Nicotine and alcohol co-abuse is highly prevalent, although the underlying causes are unclear. It has been suggested that nicotine enhances pleasurable effects of alcohol while reducing aversive effects. Recently, we reported that nicotine acts via the basal forebrain (BF) to activate nucleus accumbens and increase alcohol consumption. Does nicotine suppress alcohol-induced aversive effects via the BF? We hypothesized that nicotine may act via the BF to suppress sleep-promoting effects of alcohol. To test this hypothesis, adult male Sprague–Dawley rats were implanted with sleep-recording electrodes and bilateral guides targeted toward the BF. Nicotine (75 pmol/500 nL/side) or artificial cerebrospinal fluid (ACSF; 500 nL/side) was microinjected into the BF followed by intragastric alcohol (ACSF + EtOH and NiC + EtOH groups; 3 g/kg) or water (NiC + W and ACSF + W groups; 10 mL/kg) administration. On completion, rats were killed and processed to localize injection sites in the BF. The statistical analysis revealed a significant effect of treatment on sleep-wakefulness. While rats exposed to alcohol (ACSF + EtOH) displayed strong sleep promotion, nicotine pre-treatment in the BF (NiC + EtOH) attenuated alcohol-induced sleep and normalized sleep-wakefulness. These results suggest that nicotine acts via the BF to suppress the aversive, sleep-promoting effects of alcohol, further supporting the role of BF in alcohol-nicotine co-use.

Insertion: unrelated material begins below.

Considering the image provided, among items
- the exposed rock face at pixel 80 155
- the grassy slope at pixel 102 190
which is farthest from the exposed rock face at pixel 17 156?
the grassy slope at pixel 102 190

Alcohol and nicotine are highly co-abused. The underlying mechanism is unclear. One reason why people use nicotine, a stimulant, with alcohol is to enhance recreational/pleasurable sensations while suppressing alcohol's aversive effects such as sleepiness. We have previously observed that nicotine acts via wake-promoting basal forebrain to increase alcohol consumption and activate nucleus accumbens, the pleasure center. Here, we demonstrate that nicotine acts via the basal forebrain to suppress sleep-promoting effects of alcohol further implicating the basal forebrain as a key substrate in nicotine alcohol co-use.